Reciprocal Interactions between Nematodes and Their Microbial Environments

Abstract

Parasitic nematode infections are widespread in nature, affecting humans as well as wild, companion, and livestock animals. Most parasitic nematodes inhabit the intestines of their hosts living in close contact with the intestinal microbiota. Many species also have tissue migratory life stages in the absence of severe systemic inflammation of the host. Despite the close coexistence of helminths with numerous microbes, little is known concerning these interactions. While the environmental niche is considerably different, the free-living nematode Caenorhabditis elegans (C. elegans) is also found amongst a diverse microbiota, albeit on decaying organic matter. As a very well characterized model organism that has been intensively studied for several decades, C. elegans interactions with bacteria are much more deeply understood than those of their parasitic counterparts. The enormous breadth of understanding achieved by the C. elegans research community continues to inform many aspects of nematode parasitology. Here, we summarize what is known regarding parasitic nematode-bacterial interactions while comparing and contrasting this with information from work in C. elegans. This review highlights findings concerning responses to bacterial stimuli, antimicrobial peptides, and the reciprocal influences between nematodes and their environmental bacteria. Furthermore, the microbiota of nematodes as well as alterations in the intestinal microbiota of mammalian hosts by helminth infections are discussed.

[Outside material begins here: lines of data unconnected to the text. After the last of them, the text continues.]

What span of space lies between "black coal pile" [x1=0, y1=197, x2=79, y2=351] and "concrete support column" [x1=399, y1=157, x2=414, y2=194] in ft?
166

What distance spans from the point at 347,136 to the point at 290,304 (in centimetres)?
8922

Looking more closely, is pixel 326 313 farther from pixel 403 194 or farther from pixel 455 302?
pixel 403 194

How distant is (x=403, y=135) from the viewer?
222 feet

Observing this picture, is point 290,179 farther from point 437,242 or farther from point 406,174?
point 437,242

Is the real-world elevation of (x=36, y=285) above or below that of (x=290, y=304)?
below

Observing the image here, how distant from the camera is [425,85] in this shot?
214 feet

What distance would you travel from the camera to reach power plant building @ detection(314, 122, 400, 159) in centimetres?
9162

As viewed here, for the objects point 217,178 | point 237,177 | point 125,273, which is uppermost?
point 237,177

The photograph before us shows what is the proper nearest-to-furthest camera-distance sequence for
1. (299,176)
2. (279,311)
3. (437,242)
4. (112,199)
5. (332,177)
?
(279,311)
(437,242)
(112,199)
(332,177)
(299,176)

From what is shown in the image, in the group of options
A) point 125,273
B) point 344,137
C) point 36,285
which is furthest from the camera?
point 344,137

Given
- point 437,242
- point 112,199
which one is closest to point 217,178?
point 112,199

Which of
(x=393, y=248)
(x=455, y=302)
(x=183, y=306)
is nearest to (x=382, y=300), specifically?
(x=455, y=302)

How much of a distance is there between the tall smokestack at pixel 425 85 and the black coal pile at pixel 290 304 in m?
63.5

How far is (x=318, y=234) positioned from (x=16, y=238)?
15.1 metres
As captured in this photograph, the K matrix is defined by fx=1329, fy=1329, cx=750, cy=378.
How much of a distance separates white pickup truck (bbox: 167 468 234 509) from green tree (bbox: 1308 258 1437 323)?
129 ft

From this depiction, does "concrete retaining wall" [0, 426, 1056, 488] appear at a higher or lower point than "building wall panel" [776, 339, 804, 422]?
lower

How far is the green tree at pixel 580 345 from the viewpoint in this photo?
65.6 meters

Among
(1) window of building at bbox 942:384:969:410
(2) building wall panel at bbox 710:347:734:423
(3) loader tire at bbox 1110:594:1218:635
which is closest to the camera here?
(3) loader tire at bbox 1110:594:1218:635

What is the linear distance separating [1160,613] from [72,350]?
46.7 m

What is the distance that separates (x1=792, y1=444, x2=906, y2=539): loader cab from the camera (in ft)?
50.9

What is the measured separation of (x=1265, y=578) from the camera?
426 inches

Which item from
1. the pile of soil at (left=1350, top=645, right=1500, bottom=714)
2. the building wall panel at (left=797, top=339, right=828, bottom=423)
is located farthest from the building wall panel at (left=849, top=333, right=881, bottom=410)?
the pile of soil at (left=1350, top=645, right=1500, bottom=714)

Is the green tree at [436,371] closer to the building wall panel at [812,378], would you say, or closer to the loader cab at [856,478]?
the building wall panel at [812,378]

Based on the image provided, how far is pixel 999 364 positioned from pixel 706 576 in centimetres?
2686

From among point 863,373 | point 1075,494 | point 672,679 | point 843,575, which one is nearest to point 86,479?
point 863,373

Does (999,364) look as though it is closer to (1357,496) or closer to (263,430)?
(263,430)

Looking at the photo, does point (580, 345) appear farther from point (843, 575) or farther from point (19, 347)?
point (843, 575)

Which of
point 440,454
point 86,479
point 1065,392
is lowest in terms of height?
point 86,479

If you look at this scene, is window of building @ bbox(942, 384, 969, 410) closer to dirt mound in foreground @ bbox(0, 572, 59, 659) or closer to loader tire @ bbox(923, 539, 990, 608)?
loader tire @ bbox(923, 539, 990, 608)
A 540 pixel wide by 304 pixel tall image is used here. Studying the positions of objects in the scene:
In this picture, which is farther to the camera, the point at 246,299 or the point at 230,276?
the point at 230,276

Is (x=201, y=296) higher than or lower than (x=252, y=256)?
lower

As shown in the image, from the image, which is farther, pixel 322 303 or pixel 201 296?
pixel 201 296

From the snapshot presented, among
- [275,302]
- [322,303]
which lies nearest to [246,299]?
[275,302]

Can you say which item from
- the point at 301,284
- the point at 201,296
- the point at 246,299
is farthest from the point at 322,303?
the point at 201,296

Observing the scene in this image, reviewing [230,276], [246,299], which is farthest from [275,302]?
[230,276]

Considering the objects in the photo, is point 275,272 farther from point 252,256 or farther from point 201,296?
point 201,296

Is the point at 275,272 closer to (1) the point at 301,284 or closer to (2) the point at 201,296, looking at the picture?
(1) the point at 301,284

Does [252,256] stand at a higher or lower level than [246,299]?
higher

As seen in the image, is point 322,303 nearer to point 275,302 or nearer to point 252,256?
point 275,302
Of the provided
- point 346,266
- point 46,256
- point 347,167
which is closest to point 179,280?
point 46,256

Keywords: antibiotic resistance; antimicrobial peptides; helminth; microbiota; nematode.

Figure 1

Diverse influences of nematodes on the gut microbiota of their hosts.

Figure 2

Mutual influences of intestinal nematodes and host-gut bacteria. Establishment and persistence of intestinal nematodes in the host's gut are affected by bacterial communities and lead to substantial changes of the gut microbiota. Here, nematode-microbiota interactions and their impact on the host immune response and physiology are exemplified. (1) Egg hatching: Interaction of eggs with the intestinal microbiota is needed for some species, enabling larvae to hatch. (2) Mucosal immune response: Attachment to the epithelium and tissue migratory phase might lead to bacterial translocation and manipulation of immune responses. The anti-helminth immune response is predominantly a T helper type 2 response. (3) Gut physiology: Immune responses induce changes in gut physiology via induction of goblet cell hyperplasia, mucus production, and epithelial turnover, leading to changes in the host microbiota and its metabolome. Specific subsets of bacteria directly influence host physiology through their metabolic activities (e.g., short chain fatty acids-producing bacteria). (4) Microbiota composition: Intestinal nematodes modify intestinal microbial communities via different mechanisms: a) directly via secretion of antibacterial molecules and/or excretory/secretory products, b) indirectly by metabolic and physiologic shifts influencing the gut milieu. Chronic infections often lead to reduction in bacterial diversity and outgrowth of specific bacterial species beneficial for parasite survival. (5) Host metabolism: Intestinal nematodes modify host metabolism and nutrient uptake, e.g., alter amino acid, fatty acid, and carbohydrate metabolism, with subsequent influence on gut physiology, immune reactivity, and intestinal microbiota composition. (6) Nematode's microbiota: Nematode-associated bacterial communities might reflect the host microbiota and may also serve as transmission vehicles for pathogenic bacteria. Th2 cell, T helper type 2 cell; AAM, alternatively activated macrophage.